Arboretum research suggests egg cell competition fostered diversification

Scientists have long scratched their heads over the Earth’s dazzling array of flowering plants. While conifers took 300 million years to yield hundreds of species, flowering plants diversified in less than half that time into 250,000 species, encompassing everything from massive trees to the most delicate wildflowers, from hardy, low-growing alpine plants to bug-eating carnivores.

Scientists have settled on a handful of likely factors that might have driven this blizzard of diversification, including competition between males to fertilize the egg cell hidden at the base of every flower.

This male competition is familiar to anyone who has seen rams butt heads or stags lock antlers. It is a decidedly quieter process among plants, although the stakes are just as high. The competition occurs between pollen grains deposited on a flower.

Each pollen grain holds three cells, two being the plant’s sperm cells and the third a tube-growing cell that rapidly creates a pathway to the egg, along which the sperm can travel. Scientists believe that competition to grow the fastest pollen tube is the vegetative equivalent of male-male combat in the animal kingdom, a measure of fitness of the father plant that is one of several factors that drives flowering plant evolution.

Now, researchers at Harvard’s Arnold Arboretum and the Department of Organismic and Evolutionary Biology have shown that females in an ancient lineage of woody vines also duke it out for reproductive rights, employing a practice that may give researchers a glance back in time at a strategy that helped to foster today’s diversity.

While most flowering plants develop a single egg cell in each seed and sit back and wait for the winning pollen tube to reach it, some species develop not one egg, but many, that are located far enough from the site of fertilization that they must also grow tubes, tangling with rivals as they do for the right to produce the next generation.

The research, published online Monday (June 20) in the Proceedings of the National Academy of Sciences, was conducted by Arnold Arboretum Director William Friedman, the Arnold Professor of Organismic and Evolutionary Biology, and postdoctoral fellow Julien Bachelier.

Bachelier and Friedman studied Trimenia moorei, a woody vine native to Australia that is part of an ancient group of flowering plants called Austrobaileyales.

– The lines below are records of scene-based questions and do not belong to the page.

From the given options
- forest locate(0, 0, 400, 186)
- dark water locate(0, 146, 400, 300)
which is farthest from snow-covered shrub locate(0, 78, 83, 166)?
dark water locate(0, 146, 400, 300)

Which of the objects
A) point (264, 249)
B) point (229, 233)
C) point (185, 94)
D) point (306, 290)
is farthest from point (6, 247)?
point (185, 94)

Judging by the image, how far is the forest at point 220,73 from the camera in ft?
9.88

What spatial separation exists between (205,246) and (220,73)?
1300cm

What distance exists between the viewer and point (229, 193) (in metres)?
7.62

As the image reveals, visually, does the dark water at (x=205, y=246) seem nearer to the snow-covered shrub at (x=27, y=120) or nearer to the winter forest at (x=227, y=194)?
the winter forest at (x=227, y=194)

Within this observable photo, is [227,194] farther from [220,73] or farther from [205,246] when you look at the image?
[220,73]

The research, which took a year and a half and was begun when the two were at the University of Colorado, involved microscopic analysis of thousands of Trimenia flowers, painstakingly tracing the delicate paths of pollen tubes and those from Trimenia egg cells.

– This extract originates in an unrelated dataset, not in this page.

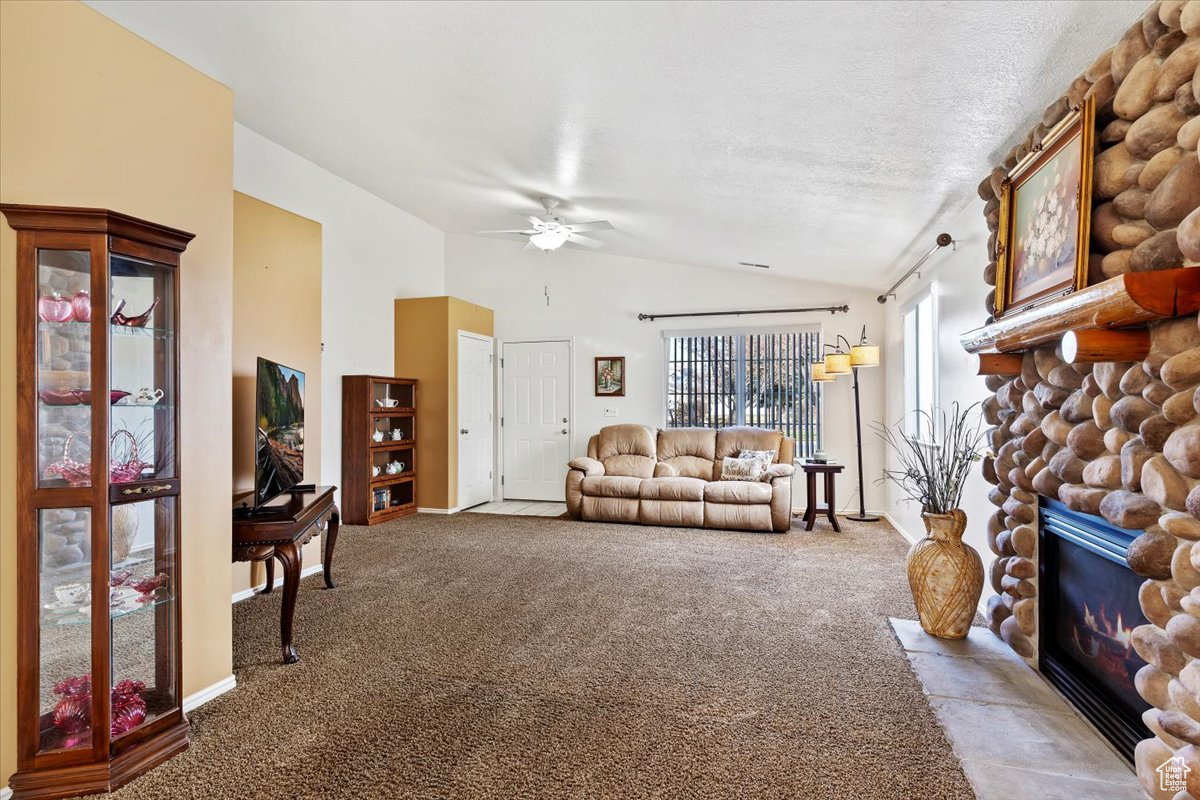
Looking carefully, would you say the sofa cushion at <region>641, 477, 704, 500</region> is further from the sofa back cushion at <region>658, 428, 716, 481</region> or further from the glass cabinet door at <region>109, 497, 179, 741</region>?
the glass cabinet door at <region>109, 497, 179, 741</region>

Bachelier, who did much of the microscopic analysis, said competition is nature’s way of ensuring that the most fit genes are passed on to the next generation. From a fitness standpoint, the more competition the better.

Once Bachelier looked at specimens under the microscope, he saw many flowers that had just a few pollen grains or even just a single one.

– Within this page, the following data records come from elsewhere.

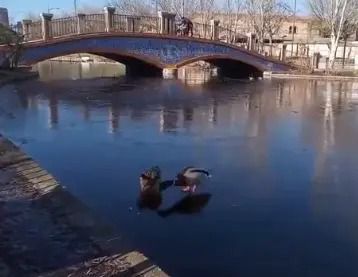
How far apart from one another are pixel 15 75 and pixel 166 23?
1270 cm

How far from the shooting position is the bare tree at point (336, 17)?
40.8 m

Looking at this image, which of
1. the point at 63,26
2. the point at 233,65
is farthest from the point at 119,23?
the point at 233,65

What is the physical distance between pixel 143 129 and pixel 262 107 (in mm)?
7464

“A lot of flowers were sectioned; there were very few pollen grains in them,” Bachelier said. “The presence of female competition may be a way to compensate for low levels of male competition in Trimenia and other members of ancient lineages of flowering plants.”

Trimenia’s flowers are small and not very showy and Trimenia’s female competition strategy may serve as a way to increase the fitness of the next generation.

“These early lineages of plants had small, simple flowers,” Friedman said. “They sort of had the training wheels on.”

In the millions of years of flowering plant evolution, many types have developed large, showy flowers and partnered with efficient insect and bird pollinators, greatly increasing the number of pollen grains that settle on a single flower and, hence, the level of competition that leads to the next generation. That process may have allowed the species to discard competition between egg cells.

The work, Friedman said, grew out of a larger effort to understand plant strategies to nourish their young by storing carbohydrates in their seeds. Though scientists have in the past recognized that some plants have multiple egg cells that produce pollenlike tubes, they’ve generally described the phenomenon and moved on. Friedman credited Bachelier with recognizing that what he was observing may have deeper implications about the early evolution of flowering plants.

“It’s one of the wonderful things about doing biology,” Friedman said. “Once you start looking, amazing and unexpected things happen.”